Although GA records data such as your geographical location, device, internet browser and operating system, none of this information personally identifies you to us. GA also records your computer’s IP address which could be used to personally identify you but Google do not grant access to this. We consider Google to be a third party data processor.
GA makes use of cookies, details of which can be found on Google’s developer guides.

Data Retention

We will hold your personal data for as long as necessary to fulfil the purposes we collected it for, including for the purposes of satisfying any legal, accounting, or reporting requirements.
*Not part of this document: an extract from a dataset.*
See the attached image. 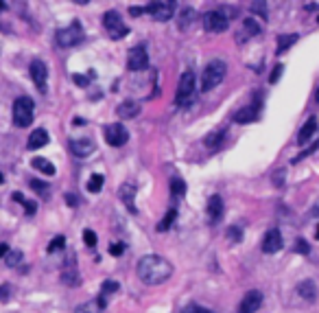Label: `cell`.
<instances>
[{"label": "cell", "instance_id": "1", "mask_svg": "<svg viewBox=\"0 0 319 313\" xmlns=\"http://www.w3.org/2000/svg\"><path fill=\"white\" fill-rule=\"evenodd\" d=\"M136 271H138V278H140L144 285H162L173 276V265H171L164 257L146 254V257L138 261Z\"/></svg>", "mask_w": 319, "mask_h": 313}, {"label": "cell", "instance_id": "2", "mask_svg": "<svg viewBox=\"0 0 319 313\" xmlns=\"http://www.w3.org/2000/svg\"><path fill=\"white\" fill-rule=\"evenodd\" d=\"M225 72H227V66L223 60L210 62L206 66V70H203V75H201V92H210L212 88H217L221 81H223Z\"/></svg>", "mask_w": 319, "mask_h": 313}, {"label": "cell", "instance_id": "3", "mask_svg": "<svg viewBox=\"0 0 319 313\" xmlns=\"http://www.w3.org/2000/svg\"><path fill=\"white\" fill-rule=\"evenodd\" d=\"M33 108H35V103H33V99L31 96L15 99V103H13V123L15 125L29 127L31 123H33Z\"/></svg>", "mask_w": 319, "mask_h": 313}, {"label": "cell", "instance_id": "4", "mask_svg": "<svg viewBox=\"0 0 319 313\" xmlns=\"http://www.w3.org/2000/svg\"><path fill=\"white\" fill-rule=\"evenodd\" d=\"M55 42H57V46H61V48H72V46L81 44V42H83V31H81V24L72 22L70 27L59 29V31H57V35H55Z\"/></svg>", "mask_w": 319, "mask_h": 313}, {"label": "cell", "instance_id": "5", "mask_svg": "<svg viewBox=\"0 0 319 313\" xmlns=\"http://www.w3.org/2000/svg\"><path fill=\"white\" fill-rule=\"evenodd\" d=\"M103 27H105V33H108L112 40H122L129 33V29L125 27V22H122L118 11H108V13H105L103 15Z\"/></svg>", "mask_w": 319, "mask_h": 313}, {"label": "cell", "instance_id": "6", "mask_svg": "<svg viewBox=\"0 0 319 313\" xmlns=\"http://www.w3.org/2000/svg\"><path fill=\"white\" fill-rule=\"evenodd\" d=\"M195 94V75L190 70H186L182 77H179L177 84V94H175V103L177 105H186Z\"/></svg>", "mask_w": 319, "mask_h": 313}, {"label": "cell", "instance_id": "7", "mask_svg": "<svg viewBox=\"0 0 319 313\" xmlns=\"http://www.w3.org/2000/svg\"><path fill=\"white\" fill-rule=\"evenodd\" d=\"M230 27V18L223 11H208L203 15V29L210 33H223Z\"/></svg>", "mask_w": 319, "mask_h": 313}, {"label": "cell", "instance_id": "8", "mask_svg": "<svg viewBox=\"0 0 319 313\" xmlns=\"http://www.w3.org/2000/svg\"><path fill=\"white\" fill-rule=\"evenodd\" d=\"M260 94L253 96V101L249 105H245V108H241L239 112L234 114V121L239 123V125H247V123H253V121H258L260 116Z\"/></svg>", "mask_w": 319, "mask_h": 313}, {"label": "cell", "instance_id": "9", "mask_svg": "<svg viewBox=\"0 0 319 313\" xmlns=\"http://www.w3.org/2000/svg\"><path fill=\"white\" fill-rule=\"evenodd\" d=\"M103 136H105V143H108L110 147H122L129 141L127 129L122 127L120 123H112V125H108L103 129Z\"/></svg>", "mask_w": 319, "mask_h": 313}, {"label": "cell", "instance_id": "10", "mask_svg": "<svg viewBox=\"0 0 319 313\" xmlns=\"http://www.w3.org/2000/svg\"><path fill=\"white\" fill-rule=\"evenodd\" d=\"M127 66L129 70H144L146 66H149V53H146L144 46H134L132 51L127 55Z\"/></svg>", "mask_w": 319, "mask_h": 313}, {"label": "cell", "instance_id": "11", "mask_svg": "<svg viewBox=\"0 0 319 313\" xmlns=\"http://www.w3.org/2000/svg\"><path fill=\"white\" fill-rule=\"evenodd\" d=\"M144 11L146 13H151L155 20H160V22H166L173 18V13H175V3H151L149 7H144Z\"/></svg>", "mask_w": 319, "mask_h": 313}, {"label": "cell", "instance_id": "12", "mask_svg": "<svg viewBox=\"0 0 319 313\" xmlns=\"http://www.w3.org/2000/svg\"><path fill=\"white\" fill-rule=\"evenodd\" d=\"M31 79H33V84L37 86L39 92H46V79H48V68L44 62L35 60L33 64H31Z\"/></svg>", "mask_w": 319, "mask_h": 313}, {"label": "cell", "instance_id": "13", "mask_svg": "<svg viewBox=\"0 0 319 313\" xmlns=\"http://www.w3.org/2000/svg\"><path fill=\"white\" fill-rule=\"evenodd\" d=\"M263 304V294L258 289H251L245 294V298L241 300V307H239V313H256Z\"/></svg>", "mask_w": 319, "mask_h": 313}, {"label": "cell", "instance_id": "14", "mask_svg": "<svg viewBox=\"0 0 319 313\" xmlns=\"http://www.w3.org/2000/svg\"><path fill=\"white\" fill-rule=\"evenodd\" d=\"M282 250V234L280 230H269V232L263 237V252L265 254H275Z\"/></svg>", "mask_w": 319, "mask_h": 313}, {"label": "cell", "instance_id": "15", "mask_svg": "<svg viewBox=\"0 0 319 313\" xmlns=\"http://www.w3.org/2000/svg\"><path fill=\"white\" fill-rule=\"evenodd\" d=\"M70 149L77 158H88L90 153H94L96 145H94V141H90V138H77V141H70Z\"/></svg>", "mask_w": 319, "mask_h": 313}, {"label": "cell", "instance_id": "16", "mask_svg": "<svg viewBox=\"0 0 319 313\" xmlns=\"http://www.w3.org/2000/svg\"><path fill=\"white\" fill-rule=\"evenodd\" d=\"M138 112H140V103L134 101V99H127V101H122L116 108L118 119H136Z\"/></svg>", "mask_w": 319, "mask_h": 313}, {"label": "cell", "instance_id": "17", "mask_svg": "<svg viewBox=\"0 0 319 313\" xmlns=\"http://www.w3.org/2000/svg\"><path fill=\"white\" fill-rule=\"evenodd\" d=\"M315 134H317V116H310V119L304 123V125H302V129H300L297 143H300V145H306Z\"/></svg>", "mask_w": 319, "mask_h": 313}, {"label": "cell", "instance_id": "18", "mask_svg": "<svg viewBox=\"0 0 319 313\" xmlns=\"http://www.w3.org/2000/svg\"><path fill=\"white\" fill-rule=\"evenodd\" d=\"M208 217L212 224H217V221L223 217V200H221V195H212L210 202H208Z\"/></svg>", "mask_w": 319, "mask_h": 313}, {"label": "cell", "instance_id": "19", "mask_svg": "<svg viewBox=\"0 0 319 313\" xmlns=\"http://www.w3.org/2000/svg\"><path fill=\"white\" fill-rule=\"evenodd\" d=\"M105 304H108V296H99V300H92V302H83L79 304L75 313H101L105 309Z\"/></svg>", "mask_w": 319, "mask_h": 313}, {"label": "cell", "instance_id": "20", "mask_svg": "<svg viewBox=\"0 0 319 313\" xmlns=\"http://www.w3.org/2000/svg\"><path fill=\"white\" fill-rule=\"evenodd\" d=\"M48 145V131L46 129H35L33 134L29 136V143H27V147L29 149H42V147H46Z\"/></svg>", "mask_w": 319, "mask_h": 313}, {"label": "cell", "instance_id": "21", "mask_svg": "<svg viewBox=\"0 0 319 313\" xmlns=\"http://www.w3.org/2000/svg\"><path fill=\"white\" fill-rule=\"evenodd\" d=\"M118 195H120V200L125 202V206L129 208V212H138V208H136V204H134V197H136V188L132 186V184H125V186H120V191H118Z\"/></svg>", "mask_w": 319, "mask_h": 313}, {"label": "cell", "instance_id": "22", "mask_svg": "<svg viewBox=\"0 0 319 313\" xmlns=\"http://www.w3.org/2000/svg\"><path fill=\"white\" fill-rule=\"evenodd\" d=\"M297 294H300L304 300L313 302V300L317 298V285H315L313 281H302V283L297 285Z\"/></svg>", "mask_w": 319, "mask_h": 313}, {"label": "cell", "instance_id": "23", "mask_svg": "<svg viewBox=\"0 0 319 313\" xmlns=\"http://www.w3.org/2000/svg\"><path fill=\"white\" fill-rule=\"evenodd\" d=\"M297 40H300V35H297V33H291V35H280V37H278V55H282V53H286V51H289V48L293 46V44H295L297 42Z\"/></svg>", "mask_w": 319, "mask_h": 313}, {"label": "cell", "instance_id": "24", "mask_svg": "<svg viewBox=\"0 0 319 313\" xmlns=\"http://www.w3.org/2000/svg\"><path fill=\"white\" fill-rule=\"evenodd\" d=\"M31 167L33 169H37V171H42L44 175H55V164L53 162H48L46 158H33L31 160Z\"/></svg>", "mask_w": 319, "mask_h": 313}, {"label": "cell", "instance_id": "25", "mask_svg": "<svg viewBox=\"0 0 319 313\" xmlns=\"http://www.w3.org/2000/svg\"><path fill=\"white\" fill-rule=\"evenodd\" d=\"M175 219H177V208H171L164 215V219L158 224V232H166V230H171V226L175 224Z\"/></svg>", "mask_w": 319, "mask_h": 313}, {"label": "cell", "instance_id": "26", "mask_svg": "<svg viewBox=\"0 0 319 313\" xmlns=\"http://www.w3.org/2000/svg\"><path fill=\"white\" fill-rule=\"evenodd\" d=\"M243 31H245V35L247 37H253V35H258L260 33V24L253 18H245L243 20Z\"/></svg>", "mask_w": 319, "mask_h": 313}, {"label": "cell", "instance_id": "27", "mask_svg": "<svg viewBox=\"0 0 319 313\" xmlns=\"http://www.w3.org/2000/svg\"><path fill=\"white\" fill-rule=\"evenodd\" d=\"M103 182H105V178L101 175V173H94V175H90V180H88V191H90V193H99L101 188H103Z\"/></svg>", "mask_w": 319, "mask_h": 313}, {"label": "cell", "instance_id": "28", "mask_svg": "<svg viewBox=\"0 0 319 313\" xmlns=\"http://www.w3.org/2000/svg\"><path fill=\"white\" fill-rule=\"evenodd\" d=\"M221 143H223V131H212L206 136V147L208 149H219Z\"/></svg>", "mask_w": 319, "mask_h": 313}, {"label": "cell", "instance_id": "29", "mask_svg": "<svg viewBox=\"0 0 319 313\" xmlns=\"http://www.w3.org/2000/svg\"><path fill=\"white\" fill-rule=\"evenodd\" d=\"M195 20V11L193 9H184L182 13H179V29H188L190 27V22Z\"/></svg>", "mask_w": 319, "mask_h": 313}, {"label": "cell", "instance_id": "30", "mask_svg": "<svg viewBox=\"0 0 319 313\" xmlns=\"http://www.w3.org/2000/svg\"><path fill=\"white\" fill-rule=\"evenodd\" d=\"M20 261H22V252H20V250H9V252H7L5 263H7V265H9V267L20 265Z\"/></svg>", "mask_w": 319, "mask_h": 313}, {"label": "cell", "instance_id": "31", "mask_svg": "<svg viewBox=\"0 0 319 313\" xmlns=\"http://www.w3.org/2000/svg\"><path fill=\"white\" fill-rule=\"evenodd\" d=\"M171 193H173V195H179V197L186 193V184H184L182 178H173V180H171Z\"/></svg>", "mask_w": 319, "mask_h": 313}, {"label": "cell", "instance_id": "32", "mask_svg": "<svg viewBox=\"0 0 319 313\" xmlns=\"http://www.w3.org/2000/svg\"><path fill=\"white\" fill-rule=\"evenodd\" d=\"M317 149H319V138H317V141H315L313 145H310V147H306V149H304V151H302V153L297 155V158H293V164H297L300 160H304V158H306V155H310V153H315Z\"/></svg>", "mask_w": 319, "mask_h": 313}, {"label": "cell", "instance_id": "33", "mask_svg": "<svg viewBox=\"0 0 319 313\" xmlns=\"http://www.w3.org/2000/svg\"><path fill=\"white\" fill-rule=\"evenodd\" d=\"M63 245H66V239L63 237H55L51 243H48V252H57V250H63Z\"/></svg>", "mask_w": 319, "mask_h": 313}, {"label": "cell", "instance_id": "34", "mask_svg": "<svg viewBox=\"0 0 319 313\" xmlns=\"http://www.w3.org/2000/svg\"><path fill=\"white\" fill-rule=\"evenodd\" d=\"M227 239H230V241H234V243H239L241 239H243V230H241V226H232L230 230H227Z\"/></svg>", "mask_w": 319, "mask_h": 313}, {"label": "cell", "instance_id": "35", "mask_svg": "<svg viewBox=\"0 0 319 313\" xmlns=\"http://www.w3.org/2000/svg\"><path fill=\"white\" fill-rule=\"evenodd\" d=\"M31 186H33V191L39 193L42 197H48V184L39 182V180H31Z\"/></svg>", "mask_w": 319, "mask_h": 313}, {"label": "cell", "instance_id": "36", "mask_svg": "<svg viewBox=\"0 0 319 313\" xmlns=\"http://www.w3.org/2000/svg\"><path fill=\"white\" fill-rule=\"evenodd\" d=\"M83 241H86V245L88 248H96V232L94 230H83Z\"/></svg>", "mask_w": 319, "mask_h": 313}, {"label": "cell", "instance_id": "37", "mask_svg": "<svg viewBox=\"0 0 319 313\" xmlns=\"http://www.w3.org/2000/svg\"><path fill=\"white\" fill-rule=\"evenodd\" d=\"M112 291H118V283L105 281V283L101 285V294H103V296H108V294H112Z\"/></svg>", "mask_w": 319, "mask_h": 313}, {"label": "cell", "instance_id": "38", "mask_svg": "<svg viewBox=\"0 0 319 313\" xmlns=\"http://www.w3.org/2000/svg\"><path fill=\"white\" fill-rule=\"evenodd\" d=\"M251 11L258 13L260 18L267 20V5H265V3H251Z\"/></svg>", "mask_w": 319, "mask_h": 313}, {"label": "cell", "instance_id": "39", "mask_svg": "<svg viewBox=\"0 0 319 313\" xmlns=\"http://www.w3.org/2000/svg\"><path fill=\"white\" fill-rule=\"evenodd\" d=\"M11 291H13V287L11 285H0V302H7L11 298Z\"/></svg>", "mask_w": 319, "mask_h": 313}, {"label": "cell", "instance_id": "40", "mask_svg": "<svg viewBox=\"0 0 319 313\" xmlns=\"http://www.w3.org/2000/svg\"><path fill=\"white\" fill-rule=\"evenodd\" d=\"M295 252H300V254H310V245L304 241V239H297V243H295Z\"/></svg>", "mask_w": 319, "mask_h": 313}, {"label": "cell", "instance_id": "41", "mask_svg": "<svg viewBox=\"0 0 319 313\" xmlns=\"http://www.w3.org/2000/svg\"><path fill=\"white\" fill-rule=\"evenodd\" d=\"M182 313H212V311H210V309L199 307V304H188V307H186Z\"/></svg>", "mask_w": 319, "mask_h": 313}, {"label": "cell", "instance_id": "42", "mask_svg": "<svg viewBox=\"0 0 319 313\" xmlns=\"http://www.w3.org/2000/svg\"><path fill=\"white\" fill-rule=\"evenodd\" d=\"M282 72H284V66H282V64H278L275 68H273V72H271V77H269V81H271V84H275V81L282 77Z\"/></svg>", "mask_w": 319, "mask_h": 313}, {"label": "cell", "instance_id": "43", "mask_svg": "<svg viewBox=\"0 0 319 313\" xmlns=\"http://www.w3.org/2000/svg\"><path fill=\"white\" fill-rule=\"evenodd\" d=\"M72 81H75L77 86H81V88H86L88 84H90V77H83V75H72Z\"/></svg>", "mask_w": 319, "mask_h": 313}, {"label": "cell", "instance_id": "44", "mask_svg": "<svg viewBox=\"0 0 319 313\" xmlns=\"http://www.w3.org/2000/svg\"><path fill=\"white\" fill-rule=\"evenodd\" d=\"M66 204L70 206V208H77V206H79V197L72 195V193H66Z\"/></svg>", "mask_w": 319, "mask_h": 313}, {"label": "cell", "instance_id": "45", "mask_svg": "<svg viewBox=\"0 0 319 313\" xmlns=\"http://www.w3.org/2000/svg\"><path fill=\"white\" fill-rule=\"evenodd\" d=\"M122 250H125V245L122 243H114L110 248V254H114V257H118V254H122Z\"/></svg>", "mask_w": 319, "mask_h": 313}, {"label": "cell", "instance_id": "46", "mask_svg": "<svg viewBox=\"0 0 319 313\" xmlns=\"http://www.w3.org/2000/svg\"><path fill=\"white\" fill-rule=\"evenodd\" d=\"M24 206H27V215H33V212L37 210V204L35 202H24Z\"/></svg>", "mask_w": 319, "mask_h": 313}, {"label": "cell", "instance_id": "47", "mask_svg": "<svg viewBox=\"0 0 319 313\" xmlns=\"http://www.w3.org/2000/svg\"><path fill=\"white\" fill-rule=\"evenodd\" d=\"M273 182H275V184L284 182V171H282V169H278V171H275V175H273Z\"/></svg>", "mask_w": 319, "mask_h": 313}, {"label": "cell", "instance_id": "48", "mask_svg": "<svg viewBox=\"0 0 319 313\" xmlns=\"http://www.w3.org/2000/svg\"><path fill=\"white\" fill-rule=\"evenodd\" d=\"M11 200H13V202H20V204L27 202V200H24V195H22V193H13V195H11Z\"/></svg>", "mask_w": 319, "mask_h": 313}, {"label": "cell", "instance_id": "49", "mask_svg": "<svg viewBox=\"0 0 319 313\" xmlns=\"http://www.w3.org/2000/svg\"><path fill=\"white\" fill-rule=\"evenodd\" d=\"M7 252H9V248H7V243H0V257H7Z\"/></svg>", "mask_w": 319, "mask_h": 313}, {"label": "cell", "instance_id": "50", "mask_svg": "<svg viewBox=\"0 0 319 313\" xmlns=\"http://www.w3.org/2000/svg\"><path fill=\"white\" fill-rule=\"evenodd\" d=\"M75 125H86V121L79 116V119H75Z\"/></svg>", "mask_w": 319, "mask_h": 313}, {"label": "cell", "instance_id": "51", "mask_svg": "<svg viewBox=\"0 0 319 313\" xmlns=\"http://www.w3.org/2000/svg\"><path fill=\"white\" fill-rule=\"evenodd\" d=\"M5 9H7V5H5V3H0V11H5Z\"/></svg>", "mask_w": 319, "mask_h": 313}, {"label": "cell", "instance_id": "52", "mask_svg": "<svg viewBox=\"0 0 319 313\" xmlns=\"http://www.w3.org/2000/svg\"><path fill=\"white\" fill-rule=\"evenodd\" d=\"M315 101L319 103V88H317V92H315Z\"/></svg>", "mask_w": 319, "mask_h": 313}, {"label": "cell", "instance_id": "53", "mask_svg": "<svg viewBox=\"0 0 319 313\" xmlns=\"http://www.w3.org/2000/svg\"><path fill=\"white\" fill-rule=\"evenodd\" d=\"M315 237H317V239H319V226H317V230H315Z\"/></svg>", "mask_w": 319, "mask_h": 313}, {"label": "cell", "instance_id": "54", "mask_svg": "<svg viewBox=\"0 0 319 313\" xmlns=\"http://www.w3.org/2000/svg\"><path fill=\"white\" fill-rule=\"evenodd\" d=\"M3 180H5V175H3V173H0V184H3Z\"/></svg>", "mask_w": 319, "mask_h": 313}, {"label": "cell", "instance_id": "55", "mask_svg": "<svg viewBox=\"0 0 319 313\" xmlns=\"http://www.w3.org/2000/svg\"><path fill=\"white\" fill-rule=\"evenodd\" d=\"M315 215H319V206H317V208H315Z\"/></svg>", "mask_w": 319, "mask_h": 313}, {"label": "cell", "instance_id": "56", "mask_svg": "<svg viewBox=\"0 0 319 313\" xmlns=\"http://www.w3.org/2000/svg\"><path fill=\"white\" fill-rule=\"evenodd\" d=\"M317 22H319V18H317Z\"/></svg>", "mask_w": 319, "mask_h": 313}]
</instances>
Typically, we will retain your data for a minimum of seven years.

Your Rights

As an individual, under GDPR you have the right to:

  • be informed what your data is being used for
  • request access to your personal data – this is known as a subject access request and enables you to receive:
    • confirmation we are processing your data
    • a copy of the data we hold on you
    • any other information we have about you ie any data passed to a third party
  • request correction of your personal data
  • request your personal data to be erased (the “right to be forgotten”)
  • request to stop processing data in certain ways ie direct marketing
  • request transfer of your personal data held
  • object to processing your data
  • prevent automated decision making and profiling ie data used for the purposes of advertising, marketing and behavioural analysis

Data Breach

We will report any unlawful data breach of this website’s database, the database(s) of any of our third party data processors or data held at our Dundee office/showroom to any and all relevant persons and authorities if it is apparent that the personal data breach will cause the individual to suffer some form of damage such as identity theft or a confidentiality breach.

Contact Details

Data Privacy Manager, Allardyce Healthcare Limited, Unit 12 Tom Johnston Road, West Pitkerro Industrial Estate Dundee DD4 8XD. Telephone: 01382 773600 or email stevea@allardyce.co.uk

If you have any complaint about the way we are processing your data you can contact the Information Commissioner’s Office (ICO) www.ico.org.uk

This website is designed to comply with the following national and international legislation with regards to data protection and user privacy:

  • UK Data Protection Act 1988 (DPA)
  • EU Data Protection Directive 1995 (DPD)
  • EU General Data Protection Regulation 2018 (GDPR)

Our website is not intended for children (under 16) and we do not knowingly collect data relating to children.